Starter bundles for different environments:
| Environment | Notes | Bundle |
|---|---|---|
| Django | Just Django w/ SQLite; Python 3.11; Django 4.2.19 | django4-starter.tar.gz |
| Django with Celery | Django / Celery / SQLite / RabbitMQ; Python 3.11, Django 4.2.19, Celery 5.4.0 | django4-celery-starter.tar.gz |
| Go | Just Go | golang-starter.tar.gz |
| Langflow | Python 3.12 / uv 0.8.15 | langflow-python-3.12-starter.tar.gz |
| Node.js | Node.js 20.10 / vite.js | nodejs-starter.tar.gz |
| Nextjs | Node 22.9 / Next.js | nextjs-starter.tar.gz |
| OpenJDK with Maven | Maven 3.9.9 / OpenJDK 23 | java-maven-openjdk23.tar.gz |
How to use:
mkdir my-project
cd my-project
tar xvzf {downloaded .tar.gz file}
docker-compose build
All these should have an “app” service / container that you can shell in and start a “dev” server.

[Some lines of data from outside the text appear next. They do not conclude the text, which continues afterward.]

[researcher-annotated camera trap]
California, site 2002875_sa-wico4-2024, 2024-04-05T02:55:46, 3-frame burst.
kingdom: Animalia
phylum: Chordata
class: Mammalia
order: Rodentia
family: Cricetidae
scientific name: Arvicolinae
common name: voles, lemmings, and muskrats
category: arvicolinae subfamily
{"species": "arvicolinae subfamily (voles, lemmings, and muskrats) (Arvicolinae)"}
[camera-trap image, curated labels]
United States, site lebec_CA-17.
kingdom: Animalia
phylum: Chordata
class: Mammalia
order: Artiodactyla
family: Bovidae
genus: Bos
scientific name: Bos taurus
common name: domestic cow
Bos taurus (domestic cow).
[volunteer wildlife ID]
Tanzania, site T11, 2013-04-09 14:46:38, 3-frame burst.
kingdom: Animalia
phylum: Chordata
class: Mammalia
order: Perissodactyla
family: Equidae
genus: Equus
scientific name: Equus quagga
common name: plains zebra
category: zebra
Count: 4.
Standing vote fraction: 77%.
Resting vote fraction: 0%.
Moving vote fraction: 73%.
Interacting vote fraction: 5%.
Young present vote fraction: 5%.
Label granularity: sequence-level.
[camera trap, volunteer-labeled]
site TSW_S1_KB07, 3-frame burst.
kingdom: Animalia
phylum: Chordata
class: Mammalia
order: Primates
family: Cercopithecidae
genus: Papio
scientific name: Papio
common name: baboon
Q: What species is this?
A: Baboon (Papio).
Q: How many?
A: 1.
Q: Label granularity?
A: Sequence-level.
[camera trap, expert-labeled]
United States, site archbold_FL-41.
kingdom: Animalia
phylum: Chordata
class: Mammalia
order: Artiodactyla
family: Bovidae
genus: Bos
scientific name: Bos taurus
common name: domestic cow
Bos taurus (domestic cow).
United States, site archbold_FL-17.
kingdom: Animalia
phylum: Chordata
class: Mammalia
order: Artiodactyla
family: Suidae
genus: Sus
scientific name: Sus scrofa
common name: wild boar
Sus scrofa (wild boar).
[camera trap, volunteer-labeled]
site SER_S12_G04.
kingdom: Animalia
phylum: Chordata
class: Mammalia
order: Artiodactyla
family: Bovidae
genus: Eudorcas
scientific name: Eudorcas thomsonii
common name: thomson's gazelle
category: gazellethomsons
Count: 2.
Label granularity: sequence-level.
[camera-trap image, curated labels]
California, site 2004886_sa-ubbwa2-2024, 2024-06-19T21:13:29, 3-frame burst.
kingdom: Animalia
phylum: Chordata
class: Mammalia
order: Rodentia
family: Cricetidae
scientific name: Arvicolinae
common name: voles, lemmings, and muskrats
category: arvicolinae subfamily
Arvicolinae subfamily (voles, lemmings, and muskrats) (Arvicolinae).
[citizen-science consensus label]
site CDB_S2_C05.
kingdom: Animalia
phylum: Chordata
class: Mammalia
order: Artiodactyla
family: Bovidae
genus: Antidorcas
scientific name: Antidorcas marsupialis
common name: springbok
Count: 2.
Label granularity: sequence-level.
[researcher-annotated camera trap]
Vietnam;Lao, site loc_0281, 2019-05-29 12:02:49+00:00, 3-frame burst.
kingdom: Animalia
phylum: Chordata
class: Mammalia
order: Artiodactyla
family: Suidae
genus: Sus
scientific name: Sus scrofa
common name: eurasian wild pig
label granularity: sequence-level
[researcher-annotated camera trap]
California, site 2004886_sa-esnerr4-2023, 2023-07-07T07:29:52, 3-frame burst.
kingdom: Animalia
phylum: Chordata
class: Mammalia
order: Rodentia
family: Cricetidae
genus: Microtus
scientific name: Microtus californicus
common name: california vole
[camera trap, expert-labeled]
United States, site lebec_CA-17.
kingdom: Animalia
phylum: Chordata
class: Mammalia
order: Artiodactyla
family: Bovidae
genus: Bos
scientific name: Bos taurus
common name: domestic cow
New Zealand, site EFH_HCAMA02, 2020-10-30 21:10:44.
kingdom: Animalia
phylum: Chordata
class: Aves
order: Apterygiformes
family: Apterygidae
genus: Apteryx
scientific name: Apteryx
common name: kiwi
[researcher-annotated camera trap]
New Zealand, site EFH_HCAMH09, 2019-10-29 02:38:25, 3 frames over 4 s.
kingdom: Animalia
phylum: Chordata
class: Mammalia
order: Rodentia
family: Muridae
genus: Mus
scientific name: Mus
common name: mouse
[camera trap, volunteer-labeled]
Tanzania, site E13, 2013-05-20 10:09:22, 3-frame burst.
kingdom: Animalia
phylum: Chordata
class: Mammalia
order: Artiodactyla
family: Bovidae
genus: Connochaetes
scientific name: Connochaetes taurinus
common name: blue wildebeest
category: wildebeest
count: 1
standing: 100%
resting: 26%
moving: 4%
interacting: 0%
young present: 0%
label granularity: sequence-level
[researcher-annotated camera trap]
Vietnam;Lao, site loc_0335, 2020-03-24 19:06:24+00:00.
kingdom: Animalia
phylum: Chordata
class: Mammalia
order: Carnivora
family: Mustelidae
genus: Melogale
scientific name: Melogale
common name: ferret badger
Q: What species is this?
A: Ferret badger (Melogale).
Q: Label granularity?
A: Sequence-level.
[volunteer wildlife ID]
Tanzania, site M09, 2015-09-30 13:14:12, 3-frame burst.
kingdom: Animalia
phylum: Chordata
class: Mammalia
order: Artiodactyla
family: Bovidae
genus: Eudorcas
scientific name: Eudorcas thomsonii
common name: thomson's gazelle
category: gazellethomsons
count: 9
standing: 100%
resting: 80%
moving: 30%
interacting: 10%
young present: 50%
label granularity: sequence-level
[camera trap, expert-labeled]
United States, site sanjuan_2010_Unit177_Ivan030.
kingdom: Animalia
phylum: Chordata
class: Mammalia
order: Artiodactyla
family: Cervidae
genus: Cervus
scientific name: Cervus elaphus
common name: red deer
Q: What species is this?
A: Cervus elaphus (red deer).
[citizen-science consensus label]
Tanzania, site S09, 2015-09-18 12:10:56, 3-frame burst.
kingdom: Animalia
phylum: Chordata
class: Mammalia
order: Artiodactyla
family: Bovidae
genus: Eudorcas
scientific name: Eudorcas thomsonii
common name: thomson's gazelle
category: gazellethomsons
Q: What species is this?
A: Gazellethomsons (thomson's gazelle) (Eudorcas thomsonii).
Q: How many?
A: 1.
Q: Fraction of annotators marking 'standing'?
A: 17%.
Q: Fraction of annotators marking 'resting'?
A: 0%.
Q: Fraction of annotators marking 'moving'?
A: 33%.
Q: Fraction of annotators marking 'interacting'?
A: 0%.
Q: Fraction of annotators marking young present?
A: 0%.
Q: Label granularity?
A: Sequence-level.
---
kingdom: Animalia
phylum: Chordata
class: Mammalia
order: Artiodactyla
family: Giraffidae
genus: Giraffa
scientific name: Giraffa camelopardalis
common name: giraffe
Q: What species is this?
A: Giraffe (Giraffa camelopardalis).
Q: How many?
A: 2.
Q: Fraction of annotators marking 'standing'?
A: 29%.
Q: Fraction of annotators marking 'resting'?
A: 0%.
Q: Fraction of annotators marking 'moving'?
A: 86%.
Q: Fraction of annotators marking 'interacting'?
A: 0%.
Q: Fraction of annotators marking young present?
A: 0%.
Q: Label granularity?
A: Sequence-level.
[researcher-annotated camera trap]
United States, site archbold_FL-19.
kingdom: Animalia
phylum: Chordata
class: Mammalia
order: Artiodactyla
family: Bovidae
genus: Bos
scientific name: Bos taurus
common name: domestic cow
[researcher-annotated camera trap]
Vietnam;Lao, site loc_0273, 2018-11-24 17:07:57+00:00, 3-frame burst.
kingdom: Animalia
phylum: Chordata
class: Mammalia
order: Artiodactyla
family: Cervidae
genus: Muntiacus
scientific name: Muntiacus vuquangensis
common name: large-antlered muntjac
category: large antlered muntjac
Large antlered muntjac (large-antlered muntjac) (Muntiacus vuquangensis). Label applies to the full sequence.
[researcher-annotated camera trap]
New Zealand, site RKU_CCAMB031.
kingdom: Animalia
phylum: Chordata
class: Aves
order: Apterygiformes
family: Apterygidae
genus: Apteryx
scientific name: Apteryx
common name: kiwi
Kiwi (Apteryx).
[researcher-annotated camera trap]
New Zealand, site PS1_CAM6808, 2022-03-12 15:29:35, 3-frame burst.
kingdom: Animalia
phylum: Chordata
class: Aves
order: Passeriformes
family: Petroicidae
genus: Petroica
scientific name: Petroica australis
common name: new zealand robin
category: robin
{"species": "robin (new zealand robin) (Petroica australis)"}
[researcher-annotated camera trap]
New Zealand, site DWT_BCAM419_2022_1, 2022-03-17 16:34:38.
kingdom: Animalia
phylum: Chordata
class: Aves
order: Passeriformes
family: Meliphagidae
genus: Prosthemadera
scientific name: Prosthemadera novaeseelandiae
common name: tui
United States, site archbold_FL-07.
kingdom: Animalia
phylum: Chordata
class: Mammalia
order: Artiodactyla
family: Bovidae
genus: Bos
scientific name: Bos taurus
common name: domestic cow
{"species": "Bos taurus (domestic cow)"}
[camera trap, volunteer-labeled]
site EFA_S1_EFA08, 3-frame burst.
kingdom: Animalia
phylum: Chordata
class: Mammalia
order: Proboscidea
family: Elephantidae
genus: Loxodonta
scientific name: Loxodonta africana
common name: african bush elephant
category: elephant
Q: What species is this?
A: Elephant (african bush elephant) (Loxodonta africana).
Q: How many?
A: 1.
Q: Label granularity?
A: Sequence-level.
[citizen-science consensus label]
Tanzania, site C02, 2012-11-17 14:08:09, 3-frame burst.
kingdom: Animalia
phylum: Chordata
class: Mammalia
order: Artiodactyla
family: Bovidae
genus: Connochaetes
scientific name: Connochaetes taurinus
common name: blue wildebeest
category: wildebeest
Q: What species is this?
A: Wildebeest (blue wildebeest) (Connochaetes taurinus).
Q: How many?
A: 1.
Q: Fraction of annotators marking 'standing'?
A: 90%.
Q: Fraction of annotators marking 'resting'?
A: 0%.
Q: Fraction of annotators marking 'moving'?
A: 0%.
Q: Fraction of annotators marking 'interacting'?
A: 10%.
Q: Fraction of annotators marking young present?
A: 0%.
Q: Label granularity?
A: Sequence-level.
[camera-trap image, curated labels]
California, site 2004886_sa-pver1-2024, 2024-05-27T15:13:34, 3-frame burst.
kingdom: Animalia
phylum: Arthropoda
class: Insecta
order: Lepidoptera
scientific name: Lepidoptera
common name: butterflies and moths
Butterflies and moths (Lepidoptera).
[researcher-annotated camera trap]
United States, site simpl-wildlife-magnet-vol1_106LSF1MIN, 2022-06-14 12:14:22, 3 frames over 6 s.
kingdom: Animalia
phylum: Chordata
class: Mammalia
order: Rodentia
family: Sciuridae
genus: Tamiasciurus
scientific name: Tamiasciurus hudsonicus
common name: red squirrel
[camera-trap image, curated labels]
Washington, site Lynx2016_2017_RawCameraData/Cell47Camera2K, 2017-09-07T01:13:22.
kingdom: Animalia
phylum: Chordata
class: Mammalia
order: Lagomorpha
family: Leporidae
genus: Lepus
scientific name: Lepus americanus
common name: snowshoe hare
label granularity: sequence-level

The source files are mapped (via host mount) to the /code subdirectory inside the container.
Important:
Check docker-compose.yml and Dockerfile to see if there are additional setup instructions.
Shelling in:
docker-compose run --rm --service-ports app /bin/bash
Remember to add the --service-ports option so that the shell instance exports the port(s) needed to access the server from the host outside the container.